#### ESTRATTO FORNITO
[Il 7 novembre 1947, nella seduta antimeridiana, l'Assemblea Costituente prosegue la discussione generale dei seguenti Titoli della Parte seconda del progetto di Costituzione: Titolo IV «La Magistratura», Titolo VI «Garanzie costituzionali».

Vengono qui riportate solo le parti relative all'articolo in esame, mentre si rimanda alle appendici per il testo completo della discussione.]

Dominedò. [...] Ora a me pare, cercando di seguire la trafila dei lavori preparatori e la gestazione spesso faticosa delle Commissioni, ma sopratutto sforzandomi di sentire quella che è l'aspirazione della nostra coscienza, nella veste di rappresentanti del popolo italiano in sede costituente, a me pare che la finalità centrale — e perciò lo spirito informatore del Titolo — sia esattamente quella di assicurare l'indipendenza della funzione giurisdizionale e quindi la figura del giudice libero.
########
COMPITO: Traduci in inglese la seguente frase dell'estratto sulla seduta dell'Assemblea Costituente: «Vengono qui riportate solo le parti relative all'articolo in esame, mentre si rimanda alle appendici per il testo completo della discussione.»
#### RIGHE DEL DATASET
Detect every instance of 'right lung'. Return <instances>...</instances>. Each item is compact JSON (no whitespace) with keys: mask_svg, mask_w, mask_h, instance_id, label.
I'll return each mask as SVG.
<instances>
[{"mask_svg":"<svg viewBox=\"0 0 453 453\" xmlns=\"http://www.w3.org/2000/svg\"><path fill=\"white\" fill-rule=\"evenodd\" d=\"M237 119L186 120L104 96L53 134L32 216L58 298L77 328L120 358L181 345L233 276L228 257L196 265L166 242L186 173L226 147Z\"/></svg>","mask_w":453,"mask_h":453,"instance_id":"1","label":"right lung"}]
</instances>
########
#### RIGHE DEL DATASET
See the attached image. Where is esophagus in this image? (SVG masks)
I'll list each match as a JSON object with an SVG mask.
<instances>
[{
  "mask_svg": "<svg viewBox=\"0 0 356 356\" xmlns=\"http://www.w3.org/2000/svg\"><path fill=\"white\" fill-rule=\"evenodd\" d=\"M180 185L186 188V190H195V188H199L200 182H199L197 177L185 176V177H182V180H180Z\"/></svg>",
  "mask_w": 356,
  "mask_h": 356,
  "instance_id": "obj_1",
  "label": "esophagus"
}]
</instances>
########
#### RIGHE DEL DATASET
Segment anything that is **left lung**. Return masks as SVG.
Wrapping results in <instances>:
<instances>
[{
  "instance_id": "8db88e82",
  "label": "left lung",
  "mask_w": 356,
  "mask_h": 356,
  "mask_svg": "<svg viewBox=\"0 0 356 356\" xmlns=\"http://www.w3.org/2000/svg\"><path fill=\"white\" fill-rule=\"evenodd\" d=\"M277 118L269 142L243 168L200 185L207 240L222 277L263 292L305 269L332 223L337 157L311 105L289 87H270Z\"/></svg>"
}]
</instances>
########
RISPOSTA: Only the parts concerning the article under examination are reported here, while the appendices are referred to for the full text of the discussion.